The National Marine Fisheries Service has proposed designating a few thousand miles of freshwater and estuarine habitat in Washington and Oregon as critical habitat for Puget Sound steelhead and lower Columbia River coho salmon. Both are listed as “threatened” under the federal Endangered Species Act.
If the designations come to pass, the extent of critical habitat protected from construction or other development activities under the proposed rule will substantially increase in the Puget Sound region. Many more miles of critical habitat will be protected from activities associated with forestry, grazing, agriculture, road building and maintenance, mineral extraction, sand and gravel mining, and dams.

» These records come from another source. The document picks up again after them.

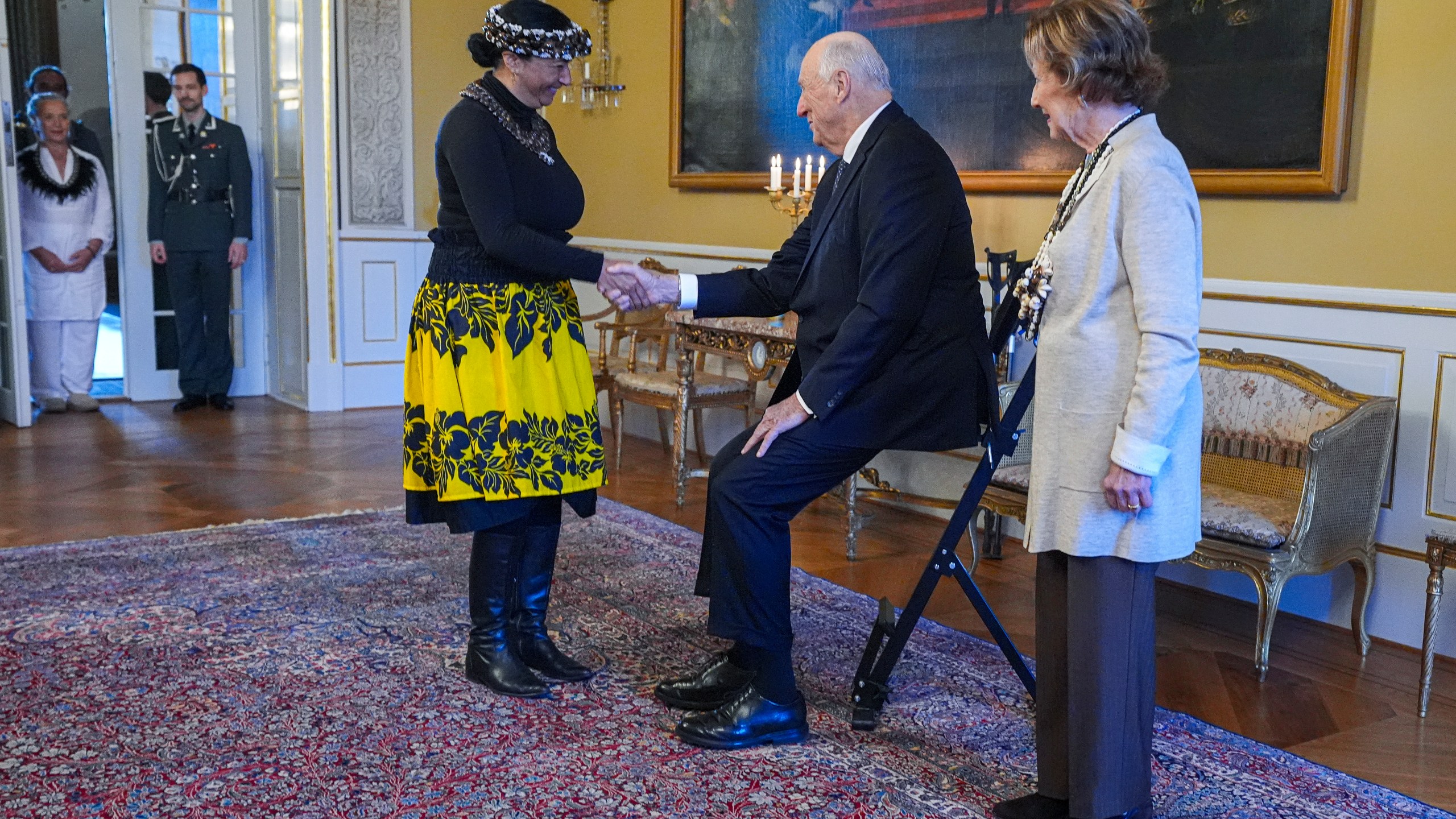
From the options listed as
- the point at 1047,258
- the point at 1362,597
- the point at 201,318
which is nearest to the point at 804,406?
the point at 1047,258

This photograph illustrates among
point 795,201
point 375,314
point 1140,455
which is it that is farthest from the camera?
point 375,314

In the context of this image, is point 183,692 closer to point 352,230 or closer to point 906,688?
point 906,688

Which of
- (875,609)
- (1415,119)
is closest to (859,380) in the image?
(875,609)

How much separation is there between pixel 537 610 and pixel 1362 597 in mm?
2280

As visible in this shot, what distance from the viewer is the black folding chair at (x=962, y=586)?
8.33ft

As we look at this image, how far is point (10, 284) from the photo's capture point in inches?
253

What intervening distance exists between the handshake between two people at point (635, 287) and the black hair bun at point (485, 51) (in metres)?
0.49

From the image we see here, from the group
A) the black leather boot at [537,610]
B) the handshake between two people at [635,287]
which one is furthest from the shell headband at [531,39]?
the black leather boot at [537,610]

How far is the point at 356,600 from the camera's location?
3.63 meters

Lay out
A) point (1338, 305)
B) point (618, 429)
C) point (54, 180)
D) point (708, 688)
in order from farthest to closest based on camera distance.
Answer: point (54, 180)
point (618, 429)
point (1338, 305)
point (708, 688)

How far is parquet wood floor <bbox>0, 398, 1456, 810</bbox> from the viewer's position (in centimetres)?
293

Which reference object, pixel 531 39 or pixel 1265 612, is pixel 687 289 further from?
pixel 1265 612

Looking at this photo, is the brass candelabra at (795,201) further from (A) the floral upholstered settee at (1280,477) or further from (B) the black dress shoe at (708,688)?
(B) the black dress shoe at (708,688)

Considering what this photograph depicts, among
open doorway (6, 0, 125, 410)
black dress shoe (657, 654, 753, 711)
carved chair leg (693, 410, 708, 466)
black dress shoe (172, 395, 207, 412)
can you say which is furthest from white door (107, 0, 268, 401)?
black dress shoe (657, 654, 753, 711)
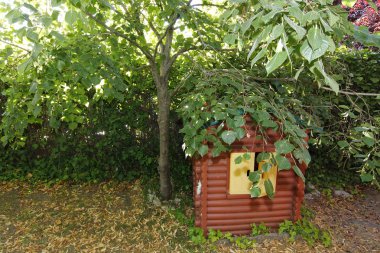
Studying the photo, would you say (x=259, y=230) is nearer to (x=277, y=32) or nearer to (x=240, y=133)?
(x=240, y=133)

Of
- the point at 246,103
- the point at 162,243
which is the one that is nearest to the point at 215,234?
the point at 162,243

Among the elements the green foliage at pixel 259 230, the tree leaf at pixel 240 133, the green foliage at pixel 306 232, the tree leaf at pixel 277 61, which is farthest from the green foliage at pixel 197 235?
the tree leaf at pixel 277 61

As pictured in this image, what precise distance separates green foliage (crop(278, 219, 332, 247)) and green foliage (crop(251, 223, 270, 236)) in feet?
0.55

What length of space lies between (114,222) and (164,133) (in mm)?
1325

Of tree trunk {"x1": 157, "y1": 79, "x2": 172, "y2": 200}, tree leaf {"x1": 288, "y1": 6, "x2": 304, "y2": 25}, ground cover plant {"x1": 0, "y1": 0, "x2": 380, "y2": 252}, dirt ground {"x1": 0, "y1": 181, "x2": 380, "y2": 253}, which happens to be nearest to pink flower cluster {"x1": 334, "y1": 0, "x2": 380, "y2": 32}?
ground cover plant {"x1": 0, "y1": 0, "x2": 380, "y2": 252}

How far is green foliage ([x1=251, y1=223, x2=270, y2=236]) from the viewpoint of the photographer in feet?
11.9

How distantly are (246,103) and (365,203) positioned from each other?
A: 132 inches

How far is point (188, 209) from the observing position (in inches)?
165

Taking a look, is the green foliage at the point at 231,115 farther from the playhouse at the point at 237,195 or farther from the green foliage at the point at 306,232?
the green foliage at the point at 306,232

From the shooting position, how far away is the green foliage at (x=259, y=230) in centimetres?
362

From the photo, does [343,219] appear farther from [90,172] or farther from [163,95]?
[90,172]

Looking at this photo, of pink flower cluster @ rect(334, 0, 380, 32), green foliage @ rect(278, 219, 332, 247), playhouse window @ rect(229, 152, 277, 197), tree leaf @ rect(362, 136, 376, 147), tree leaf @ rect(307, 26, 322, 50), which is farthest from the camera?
pink flower cluster @ rect(334, 0, 380, 32)

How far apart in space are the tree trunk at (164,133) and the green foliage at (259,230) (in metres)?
1.31

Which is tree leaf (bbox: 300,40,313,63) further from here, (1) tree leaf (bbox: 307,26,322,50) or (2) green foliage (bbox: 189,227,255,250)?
(2) green foliage (bbox: 189,227,255,250)
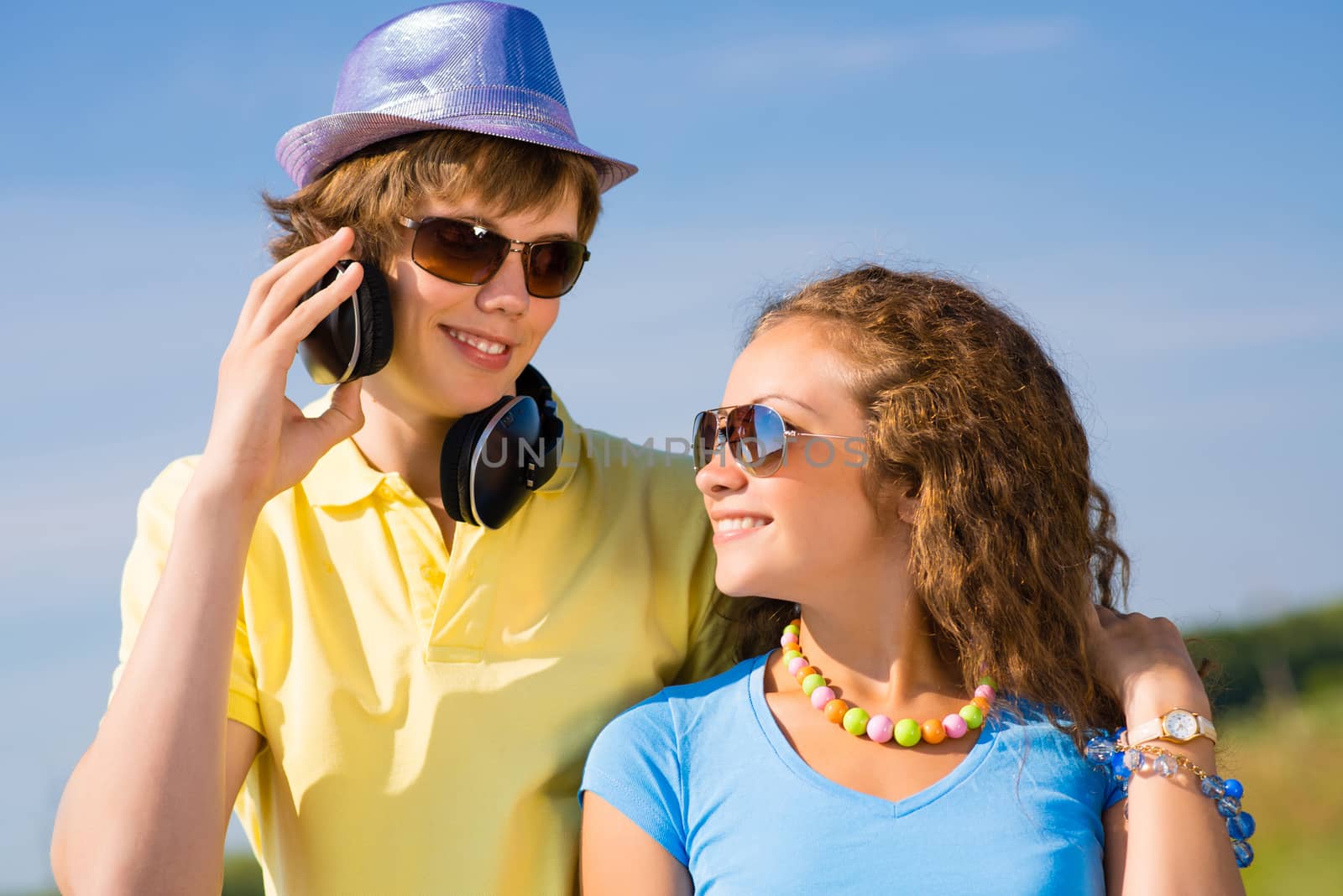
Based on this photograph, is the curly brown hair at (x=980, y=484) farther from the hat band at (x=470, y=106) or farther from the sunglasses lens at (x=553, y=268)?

It will become increasingly important for anybody involved with these activities to accurately identify and classify the presence of listed fish species and associated critical habitats within a project’s impact area. This information must then be properly incorporated into a biological assessment that applies established criteria in a specific manner to assess and document project effects and measures taken to avoid, minimize, or mitigate those effects.
Developers who educate themselves about the Endangered Species Act and use design strategies to reduce habitat impact will better navigate the regulatory review process and be more likely to avoid needless permitting delays or denials.
The NMFS will accept public comments on the proposed rule through April 15, 2013.
Additional information, including maps of the proposed areas, are in the Federal Register announcement (78 FR 2725).